Triple N Ranch Wildlife Management Area was once part of
the last large, open area where cattle roamed free in the United States. Open range ranching continued in Florida
until 1949, when the Florida Legislature passed a law requiring cattle to be fenced. The rugged Florida cow, a
small, bony, long-horned descendant of Spanish cattle,
was able to survive heat, bugs and the poor forage of the rural central Florida palmetto prairie.

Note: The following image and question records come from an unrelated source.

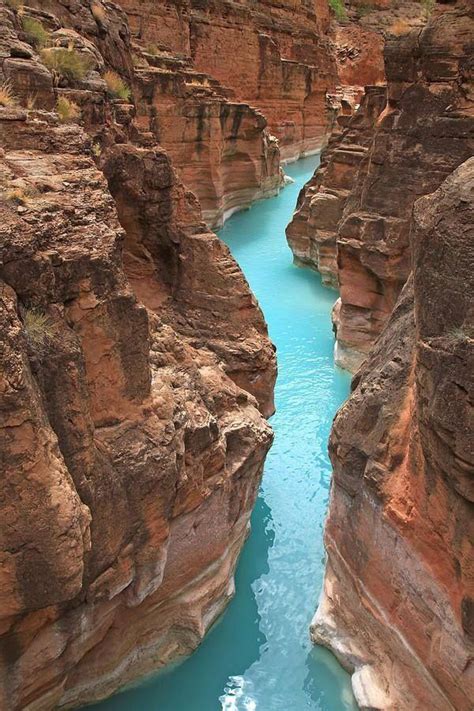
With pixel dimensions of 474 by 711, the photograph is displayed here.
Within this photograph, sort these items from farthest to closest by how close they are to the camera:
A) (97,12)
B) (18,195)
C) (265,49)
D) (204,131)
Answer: (265,49) < (204,131) < (97,12) < (18,195)

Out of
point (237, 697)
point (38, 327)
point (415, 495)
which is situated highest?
point (38, 327)

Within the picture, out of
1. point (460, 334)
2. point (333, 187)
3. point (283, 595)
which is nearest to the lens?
point (460, 334)

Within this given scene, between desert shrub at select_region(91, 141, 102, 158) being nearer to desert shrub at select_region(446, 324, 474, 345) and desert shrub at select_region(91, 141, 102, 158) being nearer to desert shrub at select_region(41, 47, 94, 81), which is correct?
desert shrub at select_region(41, 47, 94, 81)

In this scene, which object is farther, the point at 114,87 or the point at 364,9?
the point at 364,9

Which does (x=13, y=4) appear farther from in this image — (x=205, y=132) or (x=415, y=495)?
(x=205, y=132)

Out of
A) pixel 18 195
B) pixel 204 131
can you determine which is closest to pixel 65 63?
pixel 18 195

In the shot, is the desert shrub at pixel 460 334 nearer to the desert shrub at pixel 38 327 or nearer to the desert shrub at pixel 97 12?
the desert shrub at pixel 38 327

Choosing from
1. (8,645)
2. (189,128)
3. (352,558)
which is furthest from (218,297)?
(189,128)

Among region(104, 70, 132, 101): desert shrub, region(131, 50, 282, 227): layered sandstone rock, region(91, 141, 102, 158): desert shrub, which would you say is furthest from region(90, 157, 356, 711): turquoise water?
region(131, 50, 282, 227): layered sandstone rock

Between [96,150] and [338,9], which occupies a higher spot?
[338,9]
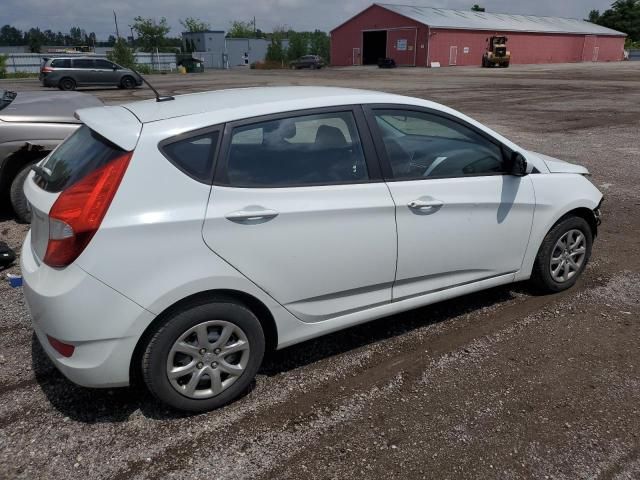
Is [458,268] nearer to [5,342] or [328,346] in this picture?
[328,346]

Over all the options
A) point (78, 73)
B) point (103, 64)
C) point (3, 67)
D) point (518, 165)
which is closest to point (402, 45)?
point (103, 64)

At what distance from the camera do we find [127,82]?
92.2ft

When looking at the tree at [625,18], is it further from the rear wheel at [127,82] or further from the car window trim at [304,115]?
the car window trim at [304,115]

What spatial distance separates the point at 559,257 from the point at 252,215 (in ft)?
8.83

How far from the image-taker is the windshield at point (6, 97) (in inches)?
235

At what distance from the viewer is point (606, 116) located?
15.1 m

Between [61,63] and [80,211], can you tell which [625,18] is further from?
[80,211]

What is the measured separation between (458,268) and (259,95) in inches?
67.6

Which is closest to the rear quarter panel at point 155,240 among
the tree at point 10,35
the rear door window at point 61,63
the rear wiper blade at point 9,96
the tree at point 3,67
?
the rear wiper blade at point 9,96

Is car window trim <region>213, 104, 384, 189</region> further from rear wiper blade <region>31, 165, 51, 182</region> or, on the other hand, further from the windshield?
the windshield

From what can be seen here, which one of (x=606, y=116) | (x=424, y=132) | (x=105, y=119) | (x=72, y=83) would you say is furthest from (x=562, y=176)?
(x=72, y=83)

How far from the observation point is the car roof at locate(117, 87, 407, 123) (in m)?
2.88

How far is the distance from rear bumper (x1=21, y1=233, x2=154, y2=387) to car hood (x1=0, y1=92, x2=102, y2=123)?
138 inches

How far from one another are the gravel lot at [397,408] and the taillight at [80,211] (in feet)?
3.11
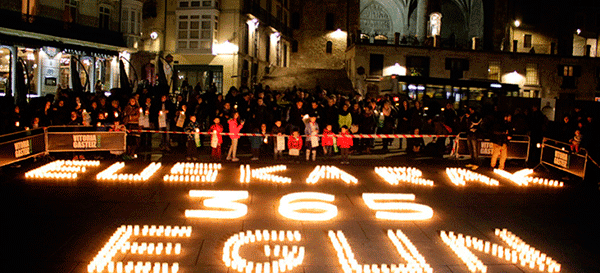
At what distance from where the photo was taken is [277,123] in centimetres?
1405

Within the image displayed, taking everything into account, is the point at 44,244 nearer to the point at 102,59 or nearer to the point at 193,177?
the point at 193,177

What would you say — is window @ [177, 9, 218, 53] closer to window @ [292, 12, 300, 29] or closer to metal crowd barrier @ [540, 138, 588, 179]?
window @ [292, 12, 300, 29]

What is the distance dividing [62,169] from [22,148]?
93 cm

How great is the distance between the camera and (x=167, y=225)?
7465mm

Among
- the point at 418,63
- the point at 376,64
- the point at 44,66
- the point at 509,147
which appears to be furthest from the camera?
the point at 418,63

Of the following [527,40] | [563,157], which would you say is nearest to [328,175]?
[563,157]

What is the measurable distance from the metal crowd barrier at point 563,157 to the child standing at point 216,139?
8.28 meters

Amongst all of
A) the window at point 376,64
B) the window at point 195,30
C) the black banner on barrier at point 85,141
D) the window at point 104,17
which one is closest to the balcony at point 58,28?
the window at point 104,17

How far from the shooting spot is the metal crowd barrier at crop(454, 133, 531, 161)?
14.0 meters

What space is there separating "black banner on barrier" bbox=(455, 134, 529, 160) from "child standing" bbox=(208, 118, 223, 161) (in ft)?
21.0

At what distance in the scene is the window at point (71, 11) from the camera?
30.8 meters

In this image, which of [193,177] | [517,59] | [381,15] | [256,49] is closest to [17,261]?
[193,177]

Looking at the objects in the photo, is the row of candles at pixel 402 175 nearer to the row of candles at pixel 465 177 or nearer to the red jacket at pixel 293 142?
the row of candles at pixel 465 177

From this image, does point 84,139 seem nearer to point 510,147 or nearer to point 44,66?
point 510,147
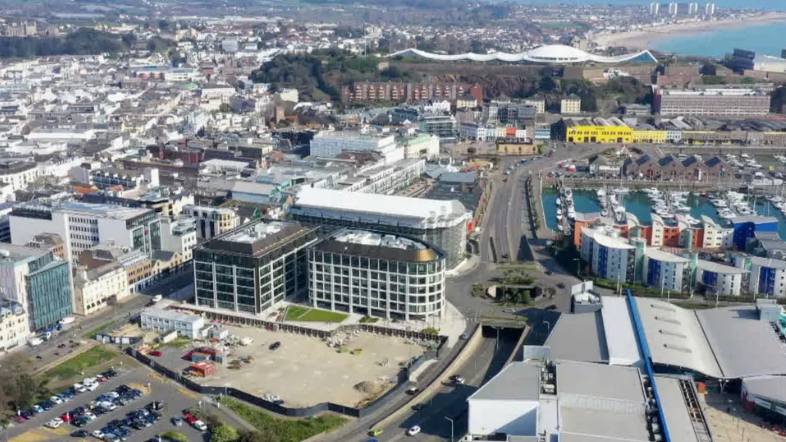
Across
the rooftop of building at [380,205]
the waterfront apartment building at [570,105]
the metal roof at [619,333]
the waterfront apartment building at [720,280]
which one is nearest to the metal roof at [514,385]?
the metal roof at [619,333]

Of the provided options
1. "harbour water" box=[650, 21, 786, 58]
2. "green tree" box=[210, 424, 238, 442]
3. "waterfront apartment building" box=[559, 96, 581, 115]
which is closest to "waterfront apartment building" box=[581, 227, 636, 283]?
"green tree" box=[210, 424, 238, 442]

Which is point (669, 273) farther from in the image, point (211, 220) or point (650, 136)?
point (650, 136)

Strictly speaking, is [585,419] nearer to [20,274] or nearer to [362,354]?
[362,354]

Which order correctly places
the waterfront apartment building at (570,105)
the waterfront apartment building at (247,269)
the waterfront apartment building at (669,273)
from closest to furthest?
the waterfront apartment building at (247,269)
the waterfront apartment building at (669,273)
the waterfront apartment building at (570,105)

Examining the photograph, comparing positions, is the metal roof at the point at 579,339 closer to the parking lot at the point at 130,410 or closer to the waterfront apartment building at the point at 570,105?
the parking lot at the point at 130,410

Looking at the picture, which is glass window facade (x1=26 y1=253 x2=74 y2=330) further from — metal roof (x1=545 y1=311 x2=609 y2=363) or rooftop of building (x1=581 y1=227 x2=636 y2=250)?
rooftop of building (x1=581 y1=227 x2=636 y2=250)

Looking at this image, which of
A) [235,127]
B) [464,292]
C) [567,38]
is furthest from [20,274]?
[567,38]
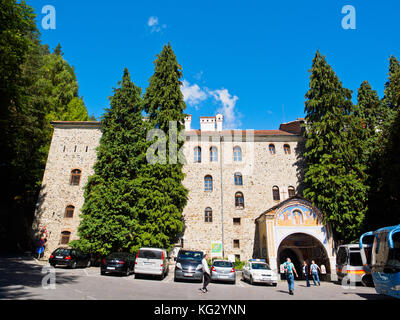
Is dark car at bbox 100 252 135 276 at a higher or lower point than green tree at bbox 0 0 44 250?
lower

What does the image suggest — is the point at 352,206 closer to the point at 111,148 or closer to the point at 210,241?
the point at 210,241

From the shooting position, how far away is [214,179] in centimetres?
2500

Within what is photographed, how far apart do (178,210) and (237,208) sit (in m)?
6.78

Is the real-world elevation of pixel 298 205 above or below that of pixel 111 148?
below

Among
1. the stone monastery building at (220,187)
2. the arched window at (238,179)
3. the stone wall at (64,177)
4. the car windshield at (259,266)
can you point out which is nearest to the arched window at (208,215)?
the stone monastery building at (220,187)

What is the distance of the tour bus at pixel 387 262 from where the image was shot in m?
8.63

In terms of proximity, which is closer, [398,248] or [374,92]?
[398,248]

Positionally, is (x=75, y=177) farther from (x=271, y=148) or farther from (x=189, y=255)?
(x=271, y=148)

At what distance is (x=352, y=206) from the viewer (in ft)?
64.8

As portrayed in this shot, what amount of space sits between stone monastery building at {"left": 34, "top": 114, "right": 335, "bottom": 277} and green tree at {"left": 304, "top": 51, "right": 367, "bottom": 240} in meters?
2.49

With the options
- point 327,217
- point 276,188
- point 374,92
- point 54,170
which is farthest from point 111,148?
point 374,92

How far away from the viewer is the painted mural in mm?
19750

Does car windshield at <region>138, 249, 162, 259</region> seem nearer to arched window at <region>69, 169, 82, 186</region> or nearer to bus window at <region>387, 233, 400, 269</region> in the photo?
bus window at <region>387, 233, 400, 269</region>

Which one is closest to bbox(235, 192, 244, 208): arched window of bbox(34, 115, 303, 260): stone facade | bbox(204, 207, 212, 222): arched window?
bbox(34, 115, 303, 260): stone facade
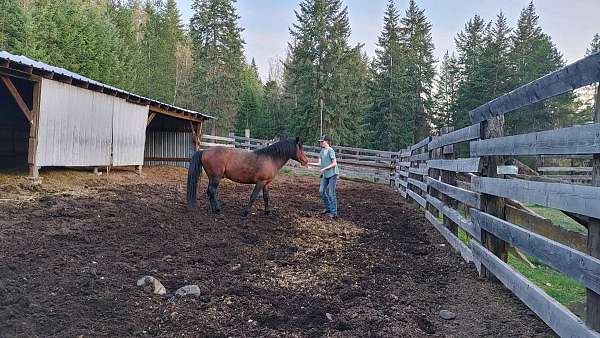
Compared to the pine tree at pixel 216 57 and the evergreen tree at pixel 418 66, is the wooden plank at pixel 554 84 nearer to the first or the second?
the evergreen tree at pixel 418 66

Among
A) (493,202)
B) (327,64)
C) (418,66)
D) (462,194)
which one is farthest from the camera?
(418,66)

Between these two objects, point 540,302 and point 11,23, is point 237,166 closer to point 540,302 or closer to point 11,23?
point 540,302

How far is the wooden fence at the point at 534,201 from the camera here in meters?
2.08

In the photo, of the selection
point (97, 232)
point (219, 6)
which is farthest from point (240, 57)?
point (97, 232)

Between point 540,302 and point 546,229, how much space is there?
855 mm

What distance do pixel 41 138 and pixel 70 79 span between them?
5.42 feet

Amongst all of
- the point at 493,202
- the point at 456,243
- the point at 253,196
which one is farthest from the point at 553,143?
the point at 253,196

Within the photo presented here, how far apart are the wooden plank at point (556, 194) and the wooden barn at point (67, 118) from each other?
9.49m

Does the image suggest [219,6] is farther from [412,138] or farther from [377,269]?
[377,269]

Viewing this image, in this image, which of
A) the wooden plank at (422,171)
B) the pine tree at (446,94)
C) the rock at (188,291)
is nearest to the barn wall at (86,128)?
the rock at (188,291)

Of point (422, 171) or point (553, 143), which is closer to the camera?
point (553, 143)

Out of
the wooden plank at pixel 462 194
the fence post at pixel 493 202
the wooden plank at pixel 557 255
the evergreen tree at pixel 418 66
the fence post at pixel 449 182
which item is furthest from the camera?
the evergreen tree at pixel 418 66

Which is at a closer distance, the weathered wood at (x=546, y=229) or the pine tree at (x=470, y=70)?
the weathered wood at (x=546, y=229)

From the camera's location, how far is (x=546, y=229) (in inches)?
128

This rural area was sparsely populated during the 19th century. At the beginning of the 20th century, the area south of Orlando was the only place east of the Mississippi where the population density was less than two people per square mile. Yet, evidence of a few homesteads are found throughout Triple N Ranch property.
- Florida Longhorn
The 8,893-acre Triple N Ranch was acquired by FWC and the St. Johns River Water Management District using Save Our Rivers funds and partly appropriated from Preservation 2000 bonds. Portions of the Triple N Ranch property were acquired in November 1994 and the main tract was established by FWC in July, 1995 as Triple N Ranch Wildlife Management Area. Prior to state acquisition, the land was used as a cattle ranch and hunting preserve for family and friends of the owners. Since 1997, FWC has acquired the McNamara, Equitable, Yates and Vanosdol tracts.